Did you know? You have a garden in your mind. It’s possible to plant ideas like seeds and watch them grow as you water them everyday. Fred Rogers, creator, showrunner, and host of the preschool television series Mister Rogers’ Neighborhood, puts it more beautifully:

You can grow ideas in your mind. You can think about things and make believe things and that’s like growing something of your own.

fred rogers

It’s basically like gardening, and it’s no trivial pastime. It’s more than the growing of plants. It’s actually the expression of desire.
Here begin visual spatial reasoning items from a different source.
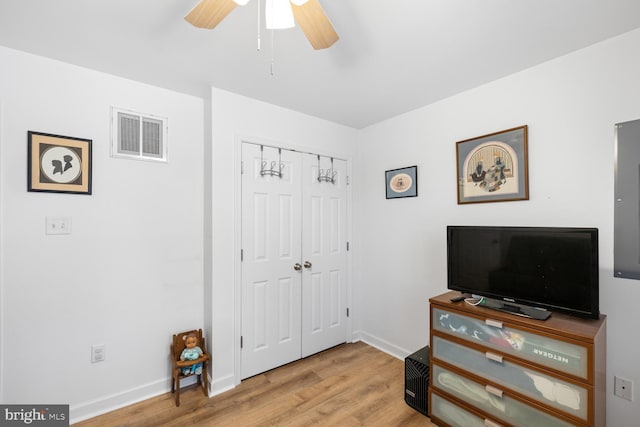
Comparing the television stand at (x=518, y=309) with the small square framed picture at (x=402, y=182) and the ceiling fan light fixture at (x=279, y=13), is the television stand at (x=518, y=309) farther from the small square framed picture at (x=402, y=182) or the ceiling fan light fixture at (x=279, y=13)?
the ceiling fan light fixture at (x=279, y=13)

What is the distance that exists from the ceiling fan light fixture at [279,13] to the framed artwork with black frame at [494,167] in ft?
5.83

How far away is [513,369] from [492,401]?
0.86ft

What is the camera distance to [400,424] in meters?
1.98

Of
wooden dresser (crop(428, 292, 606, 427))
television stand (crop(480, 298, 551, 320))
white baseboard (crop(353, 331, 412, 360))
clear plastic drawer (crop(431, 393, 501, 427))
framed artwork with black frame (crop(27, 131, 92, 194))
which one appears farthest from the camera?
white baseboard (crop(353, 331, 412, 360))

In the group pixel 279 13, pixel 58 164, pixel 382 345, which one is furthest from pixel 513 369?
pixel 58 164

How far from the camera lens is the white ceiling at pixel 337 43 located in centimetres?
146

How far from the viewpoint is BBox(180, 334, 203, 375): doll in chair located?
88.4 inches

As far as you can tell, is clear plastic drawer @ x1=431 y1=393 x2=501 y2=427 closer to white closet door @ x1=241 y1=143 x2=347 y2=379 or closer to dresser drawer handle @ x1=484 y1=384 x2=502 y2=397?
dresser drawer handle @ x1=484 y1=384 x2=502 y2=397

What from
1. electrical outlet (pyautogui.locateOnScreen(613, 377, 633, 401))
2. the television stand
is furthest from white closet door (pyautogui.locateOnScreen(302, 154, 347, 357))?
electrical outlet (pyautogui.locateOnScreen(613, 377, 633, 401))

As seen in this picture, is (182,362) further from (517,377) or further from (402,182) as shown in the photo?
(402,182)

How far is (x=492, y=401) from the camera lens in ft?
5.63

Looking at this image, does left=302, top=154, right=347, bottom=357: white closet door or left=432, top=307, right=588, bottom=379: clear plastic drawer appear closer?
left=432, top=307, right=588, bottom=379: clear plastic drawer

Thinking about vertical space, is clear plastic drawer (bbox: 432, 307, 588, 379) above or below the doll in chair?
above


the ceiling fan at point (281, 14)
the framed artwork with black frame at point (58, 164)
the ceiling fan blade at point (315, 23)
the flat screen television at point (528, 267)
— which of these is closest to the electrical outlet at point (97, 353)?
the framed artwork with black frame at point (58, 164)
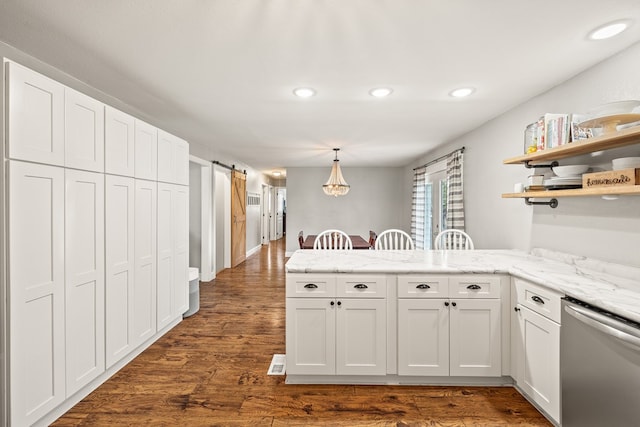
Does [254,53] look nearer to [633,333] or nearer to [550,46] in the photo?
[550,46]

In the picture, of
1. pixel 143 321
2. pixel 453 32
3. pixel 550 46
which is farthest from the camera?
pixel 143 321

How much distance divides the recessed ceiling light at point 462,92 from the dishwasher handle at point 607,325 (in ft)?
6.15

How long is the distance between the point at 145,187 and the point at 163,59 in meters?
1.08

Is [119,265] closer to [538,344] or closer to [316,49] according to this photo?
[316,49]

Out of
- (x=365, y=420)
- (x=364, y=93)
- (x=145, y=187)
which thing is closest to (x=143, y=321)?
(x=145, y=187)

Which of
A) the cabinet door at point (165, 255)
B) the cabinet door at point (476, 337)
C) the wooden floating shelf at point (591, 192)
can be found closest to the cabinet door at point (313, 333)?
the cabinet door at point (476, 337)

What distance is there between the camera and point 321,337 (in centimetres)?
225

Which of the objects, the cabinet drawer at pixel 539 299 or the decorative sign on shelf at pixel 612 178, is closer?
the decorative sign on shelf at pixel 612 178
Have you ever wondered why certain thoughts are more recurring than others? It’s worth examining why they’re around frequently and under what conditions they tend to pop up the most.
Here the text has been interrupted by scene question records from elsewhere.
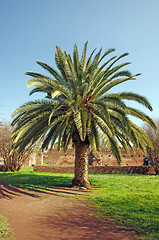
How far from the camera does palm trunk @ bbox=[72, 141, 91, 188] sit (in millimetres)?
10398

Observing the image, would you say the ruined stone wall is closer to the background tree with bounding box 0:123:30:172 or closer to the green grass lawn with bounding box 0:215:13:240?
the background tree with bounding box 0:123:30:172

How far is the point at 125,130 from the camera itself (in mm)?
9250

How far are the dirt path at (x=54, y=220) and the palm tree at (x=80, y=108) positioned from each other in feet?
7.90

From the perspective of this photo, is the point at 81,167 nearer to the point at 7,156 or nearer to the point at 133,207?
the point at 133,207

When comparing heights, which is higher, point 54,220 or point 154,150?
point 154,150

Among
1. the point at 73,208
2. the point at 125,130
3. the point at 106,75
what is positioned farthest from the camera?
the point at 106,75

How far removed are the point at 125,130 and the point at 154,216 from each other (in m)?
4.04

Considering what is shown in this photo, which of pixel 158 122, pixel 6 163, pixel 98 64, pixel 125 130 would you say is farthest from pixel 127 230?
pixel 6 163

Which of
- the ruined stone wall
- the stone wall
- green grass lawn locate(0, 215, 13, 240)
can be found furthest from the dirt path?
the ruined stone wall

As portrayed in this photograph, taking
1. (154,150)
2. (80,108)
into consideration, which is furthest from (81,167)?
(154,150)

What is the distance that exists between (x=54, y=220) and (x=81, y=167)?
4802 mm

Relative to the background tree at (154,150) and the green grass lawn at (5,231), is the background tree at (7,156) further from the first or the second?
the green grass lawn at (5,231)

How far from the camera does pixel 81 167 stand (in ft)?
34.5

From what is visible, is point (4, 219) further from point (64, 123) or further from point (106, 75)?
point (106, 75)
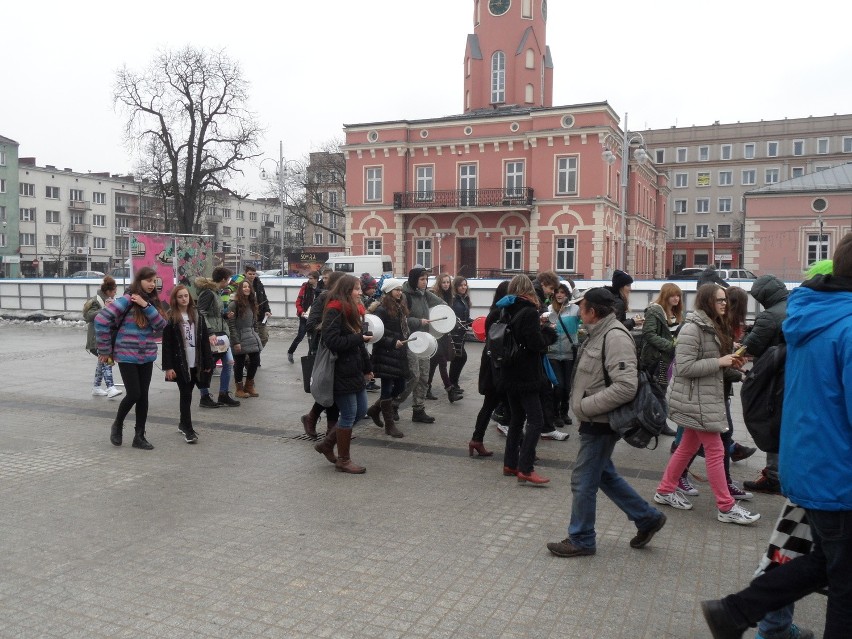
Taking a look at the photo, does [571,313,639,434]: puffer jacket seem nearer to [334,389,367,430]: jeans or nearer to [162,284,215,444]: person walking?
[334,389,367,430]: jeans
Ideas, like plants, can be dormant in certain seasons. They’re waiting to be activated.

Author Olivia Laing states that gardening resets your perception of time and space. It’s a completely different world that pushes aside the constant rush of our daily lives. She also points that patience plays a key role when seeing something grow.

Gardening situates you in a different kind of time, the antithesis of the agitating present of social media. Time becomes circular, not chronological; minutes stretch into hours; some actions don’t bear fruit for decades.

olivia laing

Hence, a garden in your mind requires you to disconnect from the business-focused productivity-obsessed culture. It’s mandatory to stop scrolling every social media channel and search for ideas that nurture you in the analogue world: going out for walks, visiting galleries or museums, practising the art of conversation.

This is not a new idea, but it’s easy to forget: you become what you consume. When planting a garden, you have to be selective on the kind of ‘plants’ you have around.

What would you like to plant today in the garden of your mind?